The radius of a 12 inch right circular cylinder is measured to be 4 inches, but with a possible error of ±0.2 inch. What is the resulting possible error in the volume of the cylinder? Include units in your answer.
if 3.8 <= r <= 4.2,
π*3.8^2*12 <= v <= π*4.2^2*12
544.32 <= v <= 665.01
...
r = 4 in.
h = 12 in.
V = pi*r^2 * h = 3.14*4^2 * 12 = 602.88
m^3.
r = 4.2 in.
h = 12.2 in.
V = 3.14*4.2^2 * 12.2 = 675.75 in^3
675.75-602.88 =72.87 in^3?
is that right?
Hmmm
3.14*4.2^2 * 12.2 = 665.75
other than that, your logic is sound.
Also, note that the error using 4.0-0.2 in for the low-side value differs by a smaller amount.

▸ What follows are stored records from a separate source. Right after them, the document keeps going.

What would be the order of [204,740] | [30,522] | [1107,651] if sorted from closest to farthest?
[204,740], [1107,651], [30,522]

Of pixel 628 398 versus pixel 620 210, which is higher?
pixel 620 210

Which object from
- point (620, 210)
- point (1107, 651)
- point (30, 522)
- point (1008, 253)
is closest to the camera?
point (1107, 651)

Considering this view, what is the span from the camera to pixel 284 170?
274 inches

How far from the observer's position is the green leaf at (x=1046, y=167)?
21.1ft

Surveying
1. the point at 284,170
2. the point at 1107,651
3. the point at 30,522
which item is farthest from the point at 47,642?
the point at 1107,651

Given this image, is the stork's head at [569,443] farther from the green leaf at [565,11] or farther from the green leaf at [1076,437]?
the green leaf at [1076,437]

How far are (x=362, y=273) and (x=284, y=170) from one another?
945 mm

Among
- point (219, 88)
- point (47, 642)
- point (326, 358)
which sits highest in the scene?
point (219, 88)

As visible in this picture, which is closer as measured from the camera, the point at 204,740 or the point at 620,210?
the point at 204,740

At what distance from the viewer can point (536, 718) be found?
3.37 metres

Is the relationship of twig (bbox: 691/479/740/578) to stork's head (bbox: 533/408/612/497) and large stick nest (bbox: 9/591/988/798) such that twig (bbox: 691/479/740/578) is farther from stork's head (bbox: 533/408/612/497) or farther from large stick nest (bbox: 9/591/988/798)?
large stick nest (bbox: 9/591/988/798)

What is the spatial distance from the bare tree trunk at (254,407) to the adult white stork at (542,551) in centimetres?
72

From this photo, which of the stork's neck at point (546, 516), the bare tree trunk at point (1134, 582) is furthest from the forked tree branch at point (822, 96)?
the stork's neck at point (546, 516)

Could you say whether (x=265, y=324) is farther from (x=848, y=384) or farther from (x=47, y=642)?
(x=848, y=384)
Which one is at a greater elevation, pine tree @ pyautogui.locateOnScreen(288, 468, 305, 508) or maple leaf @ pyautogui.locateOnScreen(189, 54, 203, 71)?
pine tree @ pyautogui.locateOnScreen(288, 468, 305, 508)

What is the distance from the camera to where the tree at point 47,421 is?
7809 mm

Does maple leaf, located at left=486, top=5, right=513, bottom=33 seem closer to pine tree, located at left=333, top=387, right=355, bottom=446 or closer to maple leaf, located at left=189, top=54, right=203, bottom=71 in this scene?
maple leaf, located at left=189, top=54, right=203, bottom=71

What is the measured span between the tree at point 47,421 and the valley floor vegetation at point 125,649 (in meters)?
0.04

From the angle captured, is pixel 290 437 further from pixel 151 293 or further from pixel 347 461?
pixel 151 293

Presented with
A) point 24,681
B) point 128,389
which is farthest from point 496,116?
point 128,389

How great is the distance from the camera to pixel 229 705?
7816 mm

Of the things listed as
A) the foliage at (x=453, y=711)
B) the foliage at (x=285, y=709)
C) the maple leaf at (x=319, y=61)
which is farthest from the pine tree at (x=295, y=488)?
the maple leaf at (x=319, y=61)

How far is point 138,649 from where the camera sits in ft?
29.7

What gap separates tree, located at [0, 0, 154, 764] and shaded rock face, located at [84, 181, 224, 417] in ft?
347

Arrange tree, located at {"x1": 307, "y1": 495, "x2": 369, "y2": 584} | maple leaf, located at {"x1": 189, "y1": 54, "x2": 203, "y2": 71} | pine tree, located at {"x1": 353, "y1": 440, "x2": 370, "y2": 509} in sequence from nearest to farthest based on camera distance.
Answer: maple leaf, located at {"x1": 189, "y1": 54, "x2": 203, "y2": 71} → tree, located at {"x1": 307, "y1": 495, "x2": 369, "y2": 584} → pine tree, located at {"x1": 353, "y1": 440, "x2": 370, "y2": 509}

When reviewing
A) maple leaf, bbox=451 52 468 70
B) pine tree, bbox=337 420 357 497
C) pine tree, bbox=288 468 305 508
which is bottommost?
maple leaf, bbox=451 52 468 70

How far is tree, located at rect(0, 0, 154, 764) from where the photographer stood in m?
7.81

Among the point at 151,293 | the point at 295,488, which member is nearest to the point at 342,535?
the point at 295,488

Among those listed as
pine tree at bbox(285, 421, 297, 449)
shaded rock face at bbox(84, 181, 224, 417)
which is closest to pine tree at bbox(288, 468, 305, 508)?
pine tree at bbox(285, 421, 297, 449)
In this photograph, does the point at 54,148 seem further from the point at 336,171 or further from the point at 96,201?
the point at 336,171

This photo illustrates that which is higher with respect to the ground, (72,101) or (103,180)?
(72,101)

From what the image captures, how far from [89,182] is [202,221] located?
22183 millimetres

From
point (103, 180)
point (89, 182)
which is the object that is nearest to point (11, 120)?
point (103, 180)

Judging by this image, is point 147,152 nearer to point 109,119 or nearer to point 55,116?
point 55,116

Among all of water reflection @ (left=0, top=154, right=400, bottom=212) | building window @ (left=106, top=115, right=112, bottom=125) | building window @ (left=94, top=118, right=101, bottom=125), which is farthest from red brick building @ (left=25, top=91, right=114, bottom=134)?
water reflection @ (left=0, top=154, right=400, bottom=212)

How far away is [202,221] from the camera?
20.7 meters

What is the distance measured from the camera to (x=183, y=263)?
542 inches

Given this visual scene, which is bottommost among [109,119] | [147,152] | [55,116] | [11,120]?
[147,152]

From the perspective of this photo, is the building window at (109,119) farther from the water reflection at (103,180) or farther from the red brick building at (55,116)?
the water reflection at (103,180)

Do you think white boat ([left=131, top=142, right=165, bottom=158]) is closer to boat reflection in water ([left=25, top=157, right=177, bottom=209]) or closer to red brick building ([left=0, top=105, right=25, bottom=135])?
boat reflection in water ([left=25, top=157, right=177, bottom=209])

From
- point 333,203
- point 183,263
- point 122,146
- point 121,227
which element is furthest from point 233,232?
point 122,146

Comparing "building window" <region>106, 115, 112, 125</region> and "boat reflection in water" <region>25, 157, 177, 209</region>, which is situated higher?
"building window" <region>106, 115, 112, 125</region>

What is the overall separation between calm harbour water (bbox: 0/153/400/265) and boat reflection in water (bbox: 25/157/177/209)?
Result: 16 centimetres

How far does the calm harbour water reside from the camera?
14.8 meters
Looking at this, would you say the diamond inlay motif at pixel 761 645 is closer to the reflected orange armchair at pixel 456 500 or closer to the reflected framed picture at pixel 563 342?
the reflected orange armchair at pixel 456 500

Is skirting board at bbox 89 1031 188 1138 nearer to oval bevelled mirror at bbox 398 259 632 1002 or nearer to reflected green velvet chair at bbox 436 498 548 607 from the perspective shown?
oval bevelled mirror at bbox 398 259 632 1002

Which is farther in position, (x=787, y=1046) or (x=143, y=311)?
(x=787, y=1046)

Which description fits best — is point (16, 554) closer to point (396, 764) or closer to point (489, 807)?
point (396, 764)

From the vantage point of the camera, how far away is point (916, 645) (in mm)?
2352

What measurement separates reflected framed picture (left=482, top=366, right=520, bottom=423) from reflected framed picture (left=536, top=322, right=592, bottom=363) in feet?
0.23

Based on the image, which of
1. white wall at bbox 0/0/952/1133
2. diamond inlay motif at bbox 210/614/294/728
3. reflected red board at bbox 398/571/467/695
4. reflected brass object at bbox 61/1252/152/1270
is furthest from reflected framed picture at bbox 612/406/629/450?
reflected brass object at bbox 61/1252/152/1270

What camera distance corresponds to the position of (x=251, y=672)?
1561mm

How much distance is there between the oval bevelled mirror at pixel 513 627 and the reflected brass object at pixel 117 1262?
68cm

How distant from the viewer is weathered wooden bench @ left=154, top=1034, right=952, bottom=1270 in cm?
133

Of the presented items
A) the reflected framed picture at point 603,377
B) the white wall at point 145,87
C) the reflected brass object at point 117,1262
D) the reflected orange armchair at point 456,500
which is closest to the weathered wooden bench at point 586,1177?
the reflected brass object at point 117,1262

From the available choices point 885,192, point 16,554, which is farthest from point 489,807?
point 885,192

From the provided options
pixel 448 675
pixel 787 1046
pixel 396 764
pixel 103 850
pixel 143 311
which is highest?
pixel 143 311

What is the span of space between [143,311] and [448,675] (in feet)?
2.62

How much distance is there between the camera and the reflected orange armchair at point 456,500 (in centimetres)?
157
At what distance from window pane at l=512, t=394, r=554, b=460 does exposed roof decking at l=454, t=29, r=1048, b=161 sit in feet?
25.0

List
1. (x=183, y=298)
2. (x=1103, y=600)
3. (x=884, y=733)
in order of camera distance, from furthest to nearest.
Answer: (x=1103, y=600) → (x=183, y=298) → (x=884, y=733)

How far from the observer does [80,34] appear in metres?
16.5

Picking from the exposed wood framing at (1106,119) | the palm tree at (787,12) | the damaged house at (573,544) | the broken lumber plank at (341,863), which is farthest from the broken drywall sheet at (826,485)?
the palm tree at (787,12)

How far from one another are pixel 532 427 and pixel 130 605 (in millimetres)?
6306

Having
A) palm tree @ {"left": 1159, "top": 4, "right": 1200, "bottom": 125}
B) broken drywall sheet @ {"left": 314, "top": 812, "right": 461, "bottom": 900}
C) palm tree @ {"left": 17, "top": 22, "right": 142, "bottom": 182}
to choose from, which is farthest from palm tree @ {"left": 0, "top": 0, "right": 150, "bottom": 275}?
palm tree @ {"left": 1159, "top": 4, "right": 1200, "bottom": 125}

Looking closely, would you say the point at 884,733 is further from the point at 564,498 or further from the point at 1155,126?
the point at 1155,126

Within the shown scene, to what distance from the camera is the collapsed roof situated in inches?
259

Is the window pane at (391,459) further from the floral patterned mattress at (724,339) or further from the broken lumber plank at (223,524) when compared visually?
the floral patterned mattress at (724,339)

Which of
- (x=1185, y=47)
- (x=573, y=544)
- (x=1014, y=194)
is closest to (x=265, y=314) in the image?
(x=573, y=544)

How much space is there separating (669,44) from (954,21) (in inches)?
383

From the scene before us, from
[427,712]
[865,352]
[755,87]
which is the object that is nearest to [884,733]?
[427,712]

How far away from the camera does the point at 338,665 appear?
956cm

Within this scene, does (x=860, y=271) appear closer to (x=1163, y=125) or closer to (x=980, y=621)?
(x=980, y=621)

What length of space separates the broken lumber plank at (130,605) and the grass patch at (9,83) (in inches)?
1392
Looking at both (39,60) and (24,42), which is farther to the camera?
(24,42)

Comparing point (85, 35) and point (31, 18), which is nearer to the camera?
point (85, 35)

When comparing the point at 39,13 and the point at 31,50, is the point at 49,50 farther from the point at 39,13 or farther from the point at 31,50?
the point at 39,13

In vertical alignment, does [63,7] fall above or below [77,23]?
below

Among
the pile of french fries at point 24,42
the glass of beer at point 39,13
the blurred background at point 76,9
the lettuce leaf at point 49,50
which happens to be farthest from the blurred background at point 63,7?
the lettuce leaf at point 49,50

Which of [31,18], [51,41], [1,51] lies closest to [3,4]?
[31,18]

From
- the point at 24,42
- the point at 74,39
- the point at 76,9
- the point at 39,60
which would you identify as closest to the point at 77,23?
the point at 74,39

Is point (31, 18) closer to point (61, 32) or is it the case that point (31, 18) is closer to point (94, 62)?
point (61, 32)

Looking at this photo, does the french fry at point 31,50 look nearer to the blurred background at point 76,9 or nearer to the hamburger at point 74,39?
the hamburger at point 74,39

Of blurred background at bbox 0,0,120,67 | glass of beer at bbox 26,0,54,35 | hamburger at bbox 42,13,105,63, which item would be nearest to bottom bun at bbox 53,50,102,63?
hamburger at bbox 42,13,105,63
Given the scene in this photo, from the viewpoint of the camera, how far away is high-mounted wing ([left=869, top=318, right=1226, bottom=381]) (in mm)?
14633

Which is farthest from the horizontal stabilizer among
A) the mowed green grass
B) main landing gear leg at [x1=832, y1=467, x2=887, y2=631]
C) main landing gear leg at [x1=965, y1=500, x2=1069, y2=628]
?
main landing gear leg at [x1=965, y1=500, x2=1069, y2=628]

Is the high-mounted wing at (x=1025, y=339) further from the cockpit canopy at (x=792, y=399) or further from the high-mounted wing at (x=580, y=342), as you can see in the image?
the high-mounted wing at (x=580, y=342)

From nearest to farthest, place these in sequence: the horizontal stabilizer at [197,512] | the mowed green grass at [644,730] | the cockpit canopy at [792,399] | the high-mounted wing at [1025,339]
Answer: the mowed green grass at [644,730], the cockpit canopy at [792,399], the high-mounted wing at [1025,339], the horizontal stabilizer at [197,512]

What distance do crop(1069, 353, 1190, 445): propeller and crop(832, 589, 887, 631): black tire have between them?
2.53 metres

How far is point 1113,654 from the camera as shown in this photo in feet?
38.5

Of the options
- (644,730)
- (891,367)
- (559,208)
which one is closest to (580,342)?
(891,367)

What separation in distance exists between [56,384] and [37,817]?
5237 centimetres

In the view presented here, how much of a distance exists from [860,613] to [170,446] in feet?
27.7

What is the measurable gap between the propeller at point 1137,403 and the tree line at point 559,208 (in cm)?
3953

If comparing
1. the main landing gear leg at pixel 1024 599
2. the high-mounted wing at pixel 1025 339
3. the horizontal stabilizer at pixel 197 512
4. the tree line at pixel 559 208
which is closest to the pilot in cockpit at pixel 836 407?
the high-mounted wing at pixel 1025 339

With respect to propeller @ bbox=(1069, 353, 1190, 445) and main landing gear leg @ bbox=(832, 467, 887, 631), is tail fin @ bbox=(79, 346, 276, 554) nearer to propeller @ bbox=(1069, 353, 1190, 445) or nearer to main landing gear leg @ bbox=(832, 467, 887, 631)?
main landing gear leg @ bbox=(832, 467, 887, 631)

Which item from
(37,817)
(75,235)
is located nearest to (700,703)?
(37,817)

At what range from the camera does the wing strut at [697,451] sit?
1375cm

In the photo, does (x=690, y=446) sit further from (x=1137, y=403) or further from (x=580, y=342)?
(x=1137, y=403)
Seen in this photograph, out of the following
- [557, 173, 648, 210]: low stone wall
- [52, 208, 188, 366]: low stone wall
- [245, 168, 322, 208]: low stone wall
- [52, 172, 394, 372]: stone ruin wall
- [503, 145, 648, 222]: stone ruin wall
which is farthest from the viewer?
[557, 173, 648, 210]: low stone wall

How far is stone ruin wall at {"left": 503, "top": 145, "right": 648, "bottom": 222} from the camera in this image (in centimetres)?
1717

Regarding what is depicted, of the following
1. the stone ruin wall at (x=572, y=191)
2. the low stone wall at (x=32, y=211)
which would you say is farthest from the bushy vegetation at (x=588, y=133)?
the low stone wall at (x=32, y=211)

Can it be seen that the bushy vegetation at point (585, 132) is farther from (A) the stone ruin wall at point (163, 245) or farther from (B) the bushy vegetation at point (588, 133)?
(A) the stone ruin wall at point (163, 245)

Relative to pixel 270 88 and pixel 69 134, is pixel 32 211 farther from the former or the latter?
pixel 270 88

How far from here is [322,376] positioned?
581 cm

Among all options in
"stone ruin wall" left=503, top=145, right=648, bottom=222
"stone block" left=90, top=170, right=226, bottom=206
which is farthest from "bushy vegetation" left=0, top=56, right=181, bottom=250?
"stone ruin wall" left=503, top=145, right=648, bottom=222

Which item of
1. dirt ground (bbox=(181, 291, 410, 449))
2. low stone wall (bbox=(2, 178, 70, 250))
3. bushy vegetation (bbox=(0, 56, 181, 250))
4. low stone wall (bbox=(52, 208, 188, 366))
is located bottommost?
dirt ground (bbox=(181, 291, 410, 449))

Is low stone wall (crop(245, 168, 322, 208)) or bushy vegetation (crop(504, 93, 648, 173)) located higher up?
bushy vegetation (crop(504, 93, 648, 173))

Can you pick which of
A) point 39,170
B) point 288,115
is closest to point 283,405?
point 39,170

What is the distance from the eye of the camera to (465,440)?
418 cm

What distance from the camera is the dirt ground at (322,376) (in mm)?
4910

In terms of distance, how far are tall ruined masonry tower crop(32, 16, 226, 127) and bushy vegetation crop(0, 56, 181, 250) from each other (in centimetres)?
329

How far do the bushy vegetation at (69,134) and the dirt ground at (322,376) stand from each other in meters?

So my updated answer would be that the possible error is the volume of the cylinder is 63.87 in^3?
To find the resulting possible error in the volume of the cylinder, we need to calculate the maximum and minimum possible values for the volume.
The formula for the volume of a cylinder is V = πr^2h, where r is the radius and h is the height of the cylinder.
Given that the measured radius is 4 inches with a possible error of ±0.2 inches, we have two scenarios:
1. Maximum radius scenario: r = 4 + 0.2 = 4.2 inches
2. Minimum radius scenario: r = 4 - 0.2 = 3.8 inches
Now, let's assume the height of the cylinder is H inches (not given in the question). The volume of the cylinder in these two scenarios would be:
1. Maximum volume scenario:
V_max = π(4.2)^2H = 55.42H cubic inches
2. Minimum volume scenario:
V_min = π(3.8)^2H = 45.52H cubic inches
To find the resulting possible error in the volume, we subtract the minimum volume from the maximum volume:
Possible error in volume = V_max - V_min
= (55.42H - 45.52H) cubic inches
= 9.9H cubic inches
So, the resulting possible error in the volume of the cylinder is 9.9H cubic inches. The units depend on the height (H) of the cylinder, which was not given in the question.